====== DOCUMENT PASSAGE

RESEARCH & RESOURCES

Securing Big Data (Part 2 of 2)

The race for dominance in big data security is on. Big data vendors understand that end users would like to get back control similar to what they had in large data warehouses to meet their customers' expectations.

By Raghuveeran Sowmyanarayanan, Vice President at Accenture

[Editor's note: Part 1 of this article is available here.]

You'll hear people say that when it comes to security, there is no silver bullet. I disagree. There certainly are security threats, but not every one is harmful. Enterprises can use encryption, malware detection, whitelists, signature-based detection, regular scanning, and patching security software to protect their data. It is difficult to guarantee that data is 100 percent secure, but if they can't completely eliminate problems, they can reduce the risk level.

Let's look at one way to do that with a Hadoop-based approach to big data security.

Hadoop is increasingly being used for big data analytics, and is an emerging key priority for CxOs. Hadoop security incorporates strong access controls. Open source software contributors and vendors are working to force-fit security into the Hadoop framework because data in Hadoop is not inherently protected.

============
====== SOURCE DATA

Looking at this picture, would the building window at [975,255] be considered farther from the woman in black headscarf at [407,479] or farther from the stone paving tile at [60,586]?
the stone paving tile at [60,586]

============

## WHAT IS EXPECTED
For each statement below, say whether it agrees with the big data security article and quote the words from the article that decide it. 1. The author accepts the claim that there is no silver bullet for security. 2. Data stored in Hadoop is inherently protected. 3. Hadoop security includes strong access controls.

## FINAL ANSWER
1. No: "I disagree."
2. No: "data in Hadoop is not inherently protected."
3. Yes: "Hadoop security incorporates strong access controls."